■ ASSIGNMENT:
Reproduce the lines below exactly, from the one containing "Hot Selling 24" through the one containing "Fototapeta Plac Zamkowy, Warszawa", both included. Leave out any pictures.

■ DATA RECORDS:

· · · · ·

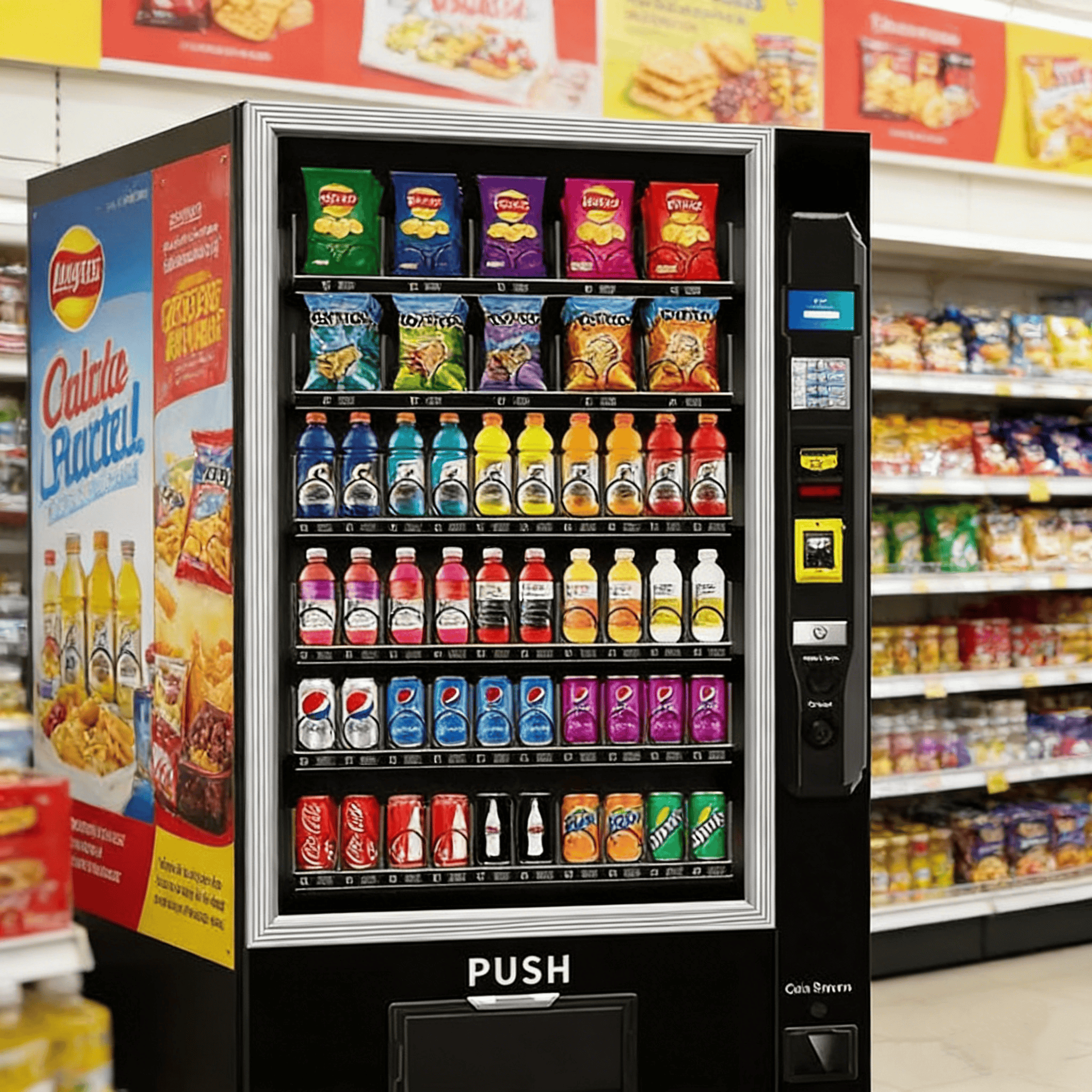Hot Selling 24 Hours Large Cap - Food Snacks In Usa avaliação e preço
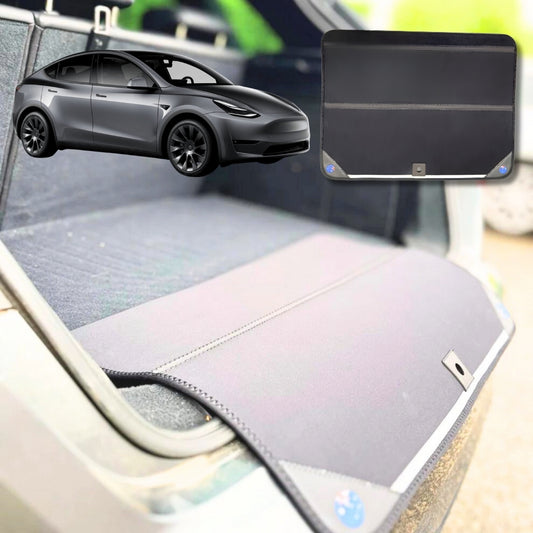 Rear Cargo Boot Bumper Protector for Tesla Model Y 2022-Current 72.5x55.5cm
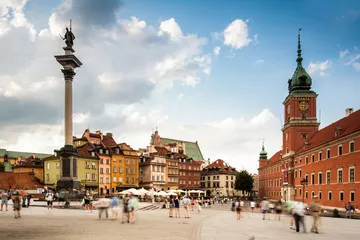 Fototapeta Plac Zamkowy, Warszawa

· · · · ·

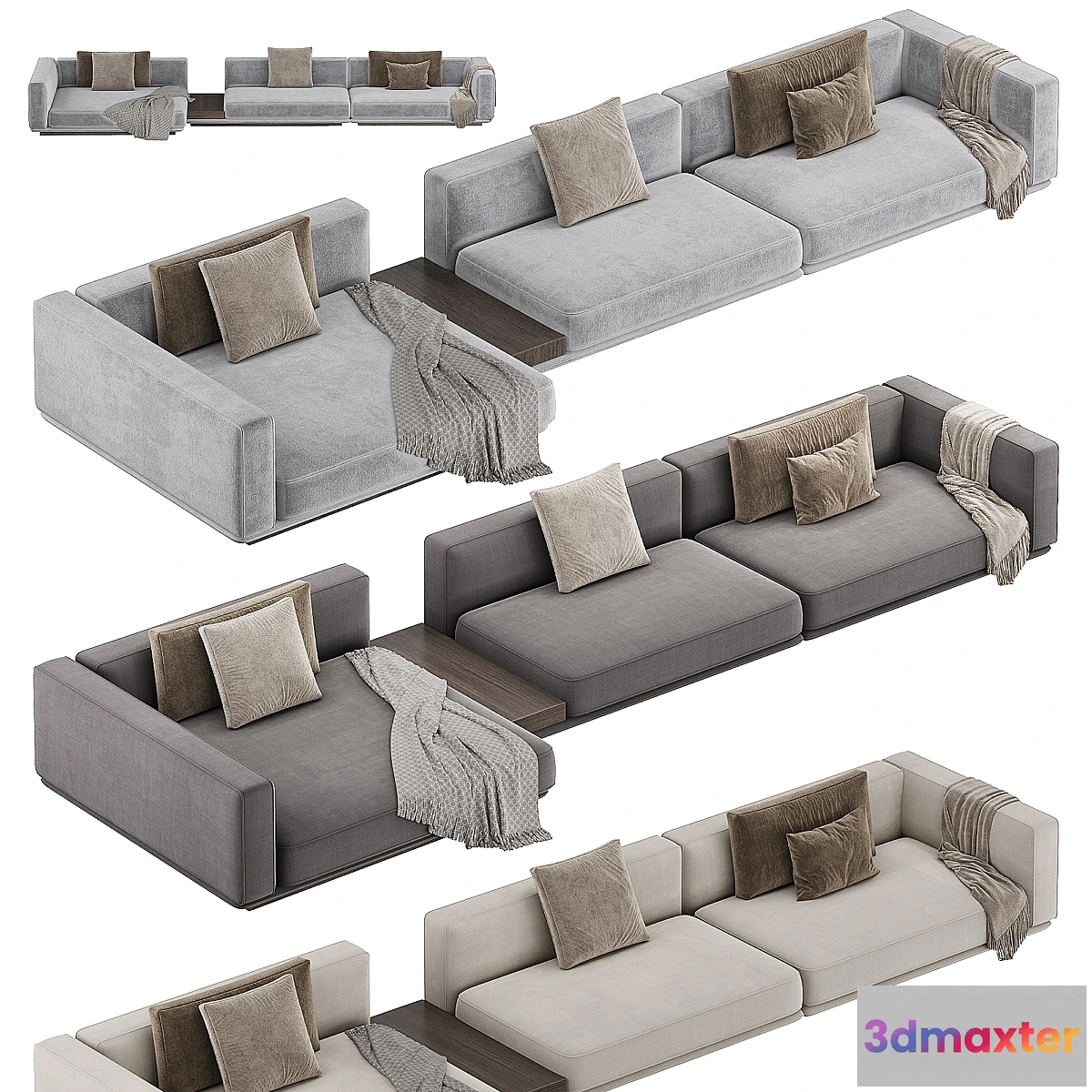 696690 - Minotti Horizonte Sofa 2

· · · · ·

■ SOLUTION BELOW:
Hot Selling 24 Hours Large Cap - Food Snacks In Usa avaliação e preço
 Rear Cargo Boot Bumper Protector for Tesla Model Y 2022-Current 72.5x55.5cm
 Fototapeta Plac Zamkowy, Warszawa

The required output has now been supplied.